◆ Data for analysis ◆
☆ ☆ ☆ ☆

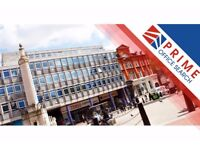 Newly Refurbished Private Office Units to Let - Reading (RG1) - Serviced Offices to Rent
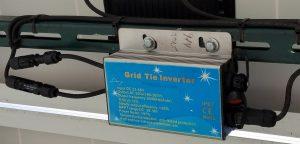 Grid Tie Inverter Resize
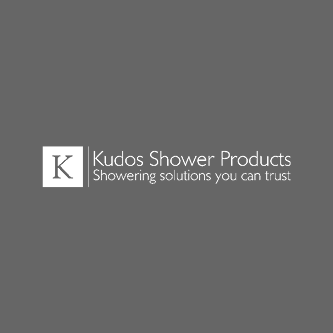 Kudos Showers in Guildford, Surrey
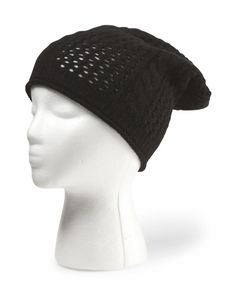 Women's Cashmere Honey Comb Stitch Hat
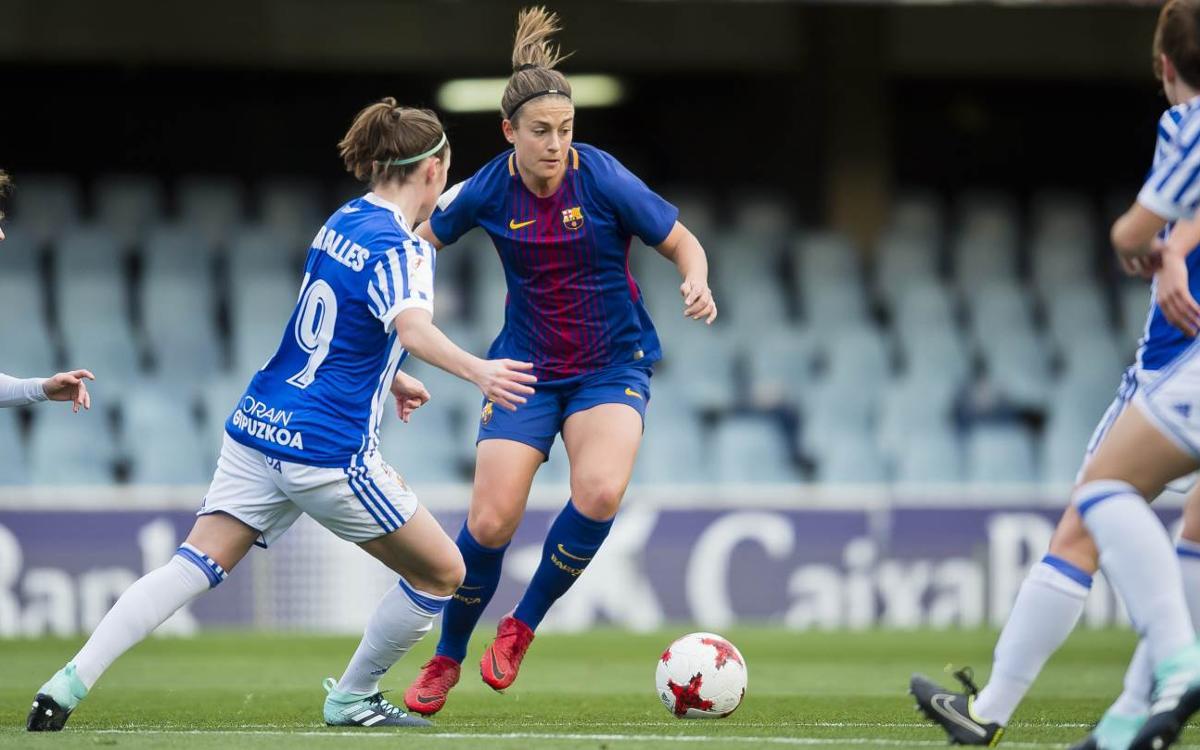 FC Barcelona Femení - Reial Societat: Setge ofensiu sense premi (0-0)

☆ ☆ ☆ ☆

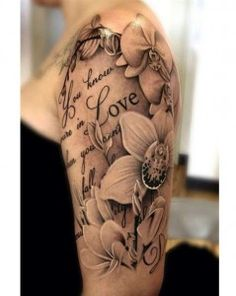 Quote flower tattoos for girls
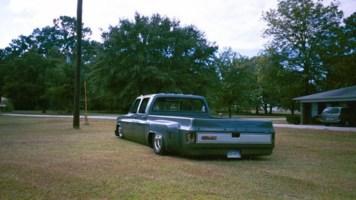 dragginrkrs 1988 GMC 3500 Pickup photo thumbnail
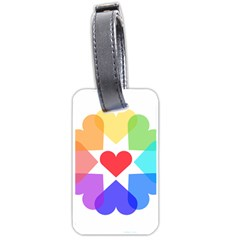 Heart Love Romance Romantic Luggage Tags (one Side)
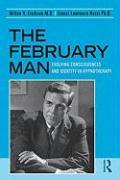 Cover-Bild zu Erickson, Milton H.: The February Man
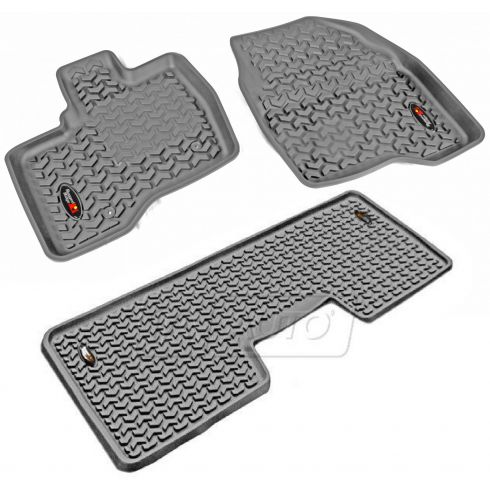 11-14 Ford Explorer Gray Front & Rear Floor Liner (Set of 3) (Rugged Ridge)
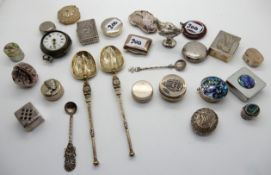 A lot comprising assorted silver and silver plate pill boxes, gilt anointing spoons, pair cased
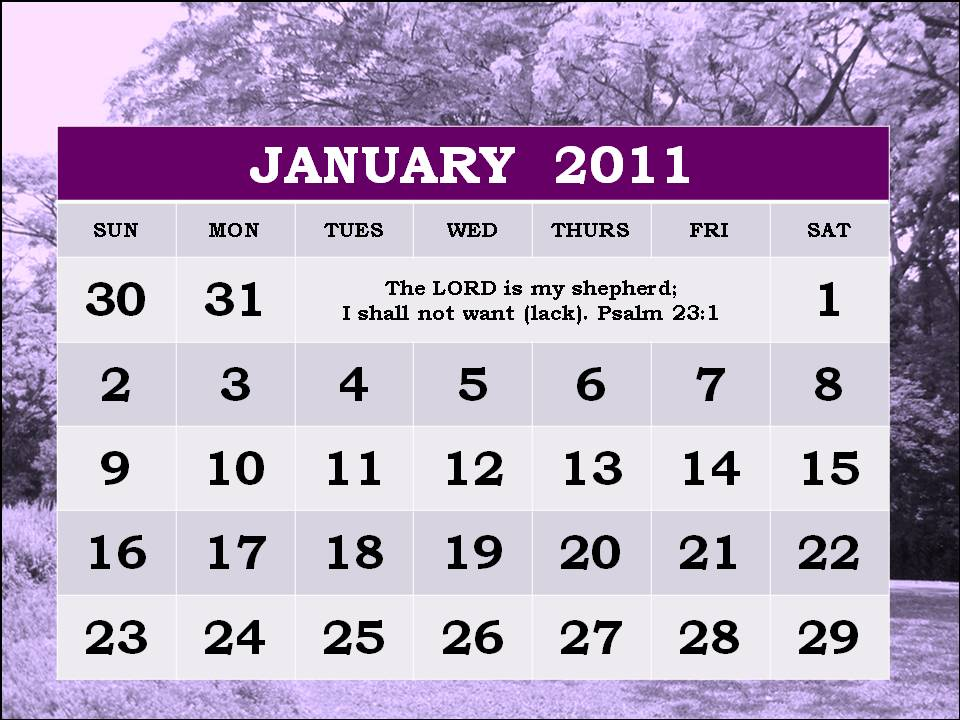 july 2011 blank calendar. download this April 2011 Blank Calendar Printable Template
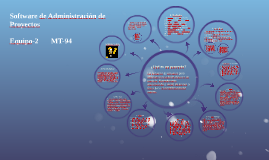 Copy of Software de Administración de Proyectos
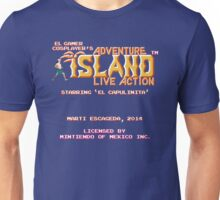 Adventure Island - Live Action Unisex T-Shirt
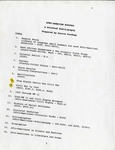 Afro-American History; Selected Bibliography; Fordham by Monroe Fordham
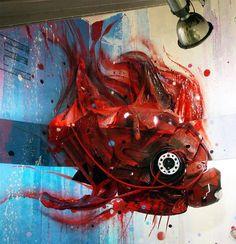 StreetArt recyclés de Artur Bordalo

☆ ☆ ☆ ☆

◆ Work order ◆
Write down exactly what the lines above say, from the line holding "Cover-Bild zu Erickson, Milton" through the line holding "StreetArt recyclés de Artur Bordalo", and nothing more. Do not copy the pictures.

◆ Final answer ◆
 Cover-Bild zu Erickson, Milton H.: The February Man
 11-14 Ford Explorer Gray Front & Rear Floor Liner (Set of 3) (Rugged Ridge)
 A lot comprising assorted silver and silver plate pill boxes, gilt anointing spoons, pair cased
 july 2011 blank calendar. download this April 2011 Blank Calendar Printable Template
 Copy of Software de Administración de Proyectos
 Adventure Island - Live Action Unisex T-Shirt
 Afro-American History; Selected Bibliography; Fordham by Monroe Fordham
 StreetArt recyclés de Artur Bordalo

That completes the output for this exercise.